=== Reading text ===
In March of 1970, President Nixon signed a bill establishing the Commission on Population Growth and the American Future, known as the Rockefeller Commission, for it chairman, John D. Rockefeller 3rd. In 1972, the Commission released, its recommendations, including:

- In view of the important role that education can play in developing an understanding of the causes and consequences of population growth and distribution, the Commission recommends enactment of a Population Education Act to assist school systems in establishing well-planned population education programs so that present and future generations will be better prepared to meet the challenges arising from population change.

- Recognizing the importance of human sexuality, the Commission recommends that sex education be available to all, and that it be presented in a responsible manner through community organizations, the media, and especially the schools.
===
• What you need to do:
**1)** Retype the passage on the Rockefeller Commission between "- In view of" and "from population change.", inclusive.
**2)** In the passage on the Rockefeller Commission, condense the paragraph beginning "In view of the important role" into one shorter sentence that keeps its main facts.
**3)** Proceed with the passage on the Rockefeller Commission from the point where it ends.
The rows after this point are not needed.
=== Listed records ===
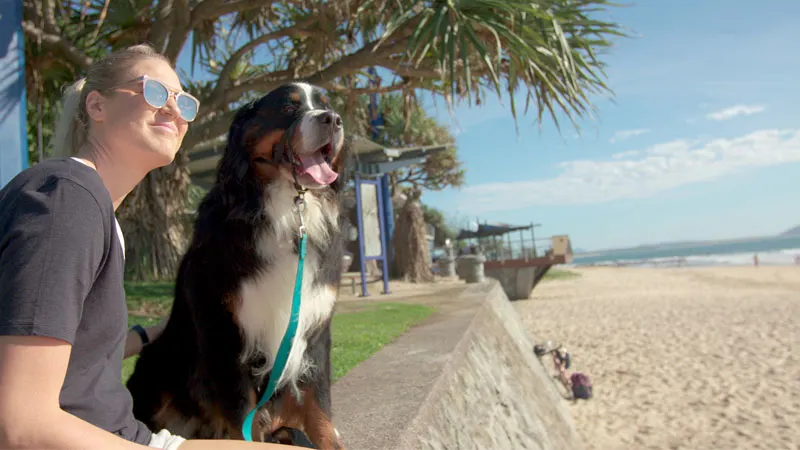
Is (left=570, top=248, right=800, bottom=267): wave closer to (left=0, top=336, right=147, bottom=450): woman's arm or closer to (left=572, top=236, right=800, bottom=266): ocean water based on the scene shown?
(left=572, top=236, right=800, bottom=266): ocean water

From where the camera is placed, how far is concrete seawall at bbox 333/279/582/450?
2334mm

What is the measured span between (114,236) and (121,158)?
0.82ft

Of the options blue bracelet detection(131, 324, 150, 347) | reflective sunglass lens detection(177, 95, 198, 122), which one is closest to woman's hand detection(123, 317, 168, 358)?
blue bracelet detection(131, 324, 150, 347)

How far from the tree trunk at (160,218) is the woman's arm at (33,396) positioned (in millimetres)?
5621

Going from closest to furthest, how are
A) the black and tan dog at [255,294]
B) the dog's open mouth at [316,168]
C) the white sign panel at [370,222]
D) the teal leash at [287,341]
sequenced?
1. the teal leash at [287,341]
2. the black and tan dog at [255,294]
3. the dog's open mouth at [316,168]
4. the white sign panel at [370,222]

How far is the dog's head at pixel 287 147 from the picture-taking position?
6.78 feet

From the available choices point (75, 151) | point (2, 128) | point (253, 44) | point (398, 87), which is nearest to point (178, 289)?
point (75, 151)

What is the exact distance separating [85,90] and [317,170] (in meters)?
0.97

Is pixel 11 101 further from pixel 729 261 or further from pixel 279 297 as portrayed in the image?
pixel 729 261

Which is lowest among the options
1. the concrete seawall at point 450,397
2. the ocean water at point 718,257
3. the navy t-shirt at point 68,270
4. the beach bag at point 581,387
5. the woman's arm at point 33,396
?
the ocean water at point 718,257

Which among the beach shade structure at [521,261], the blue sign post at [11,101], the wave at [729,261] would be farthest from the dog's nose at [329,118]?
the wave at [729,261]

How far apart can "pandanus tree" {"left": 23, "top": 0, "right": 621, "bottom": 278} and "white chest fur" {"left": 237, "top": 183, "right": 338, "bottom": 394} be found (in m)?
4.31

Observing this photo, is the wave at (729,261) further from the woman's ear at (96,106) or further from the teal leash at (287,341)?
the woman's ear at (96,106)

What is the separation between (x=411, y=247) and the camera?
===
• Solved tasks:
**1)**
- In view of the important role that education can play in developing an understanding of the causes and consequences of population growth and distribution, the Commission recommends enactment of a Population Education Act to assist school systems in establishing well-planned population education programs so that present and future generations will be better prepared to meet the challenges arising from population change.

**2)** The Commission recommended a Population Education Act to help school systems set up well-planned population education programs, because education can build understanding of the causes and consequences of population growth and distribution and prepare present and future generations for the challenges of population change.

**3)**
- The Commission recommends that the Congress and the states approve the proposed Equal Rights Amendment and that federal, state, and local governments undertake positive programs to ensure freedom from discrimination based on sex.

- The Commission recommends that (1) states eliminate existing legal inhibitions and restrictions on access to contraceptive information, procedures, and supplies; and (2) states develop statutes affirming the desirability that all persons have ready and practicable access to contraceptive information, procedures, and supplies.

- The Commission recommends that states adopt affirmative legislation which will permit minors to receive contraceptive and prophylactic information and services in appropriate settings sensitive to their needs and concerns.

- In order to permit freedom of choice, the Commission recommends that all administration restrictions on access to voluntary contraceptive sterilization be eliminated so that the decision be made solely by physician and patient.

- With the admonition that abortion not be considered a primary means of fertility control, the Commission recommends that present state laws restricting abortion be liberalized along the lines of the New York statute, such abortion to be performed on request by duly licensed physicians under conditions of medical safety.

- The Commission recommends that this nation give the highest priority to research on reproductive biology and to the search for improved methods by which individuals can control their own fertility.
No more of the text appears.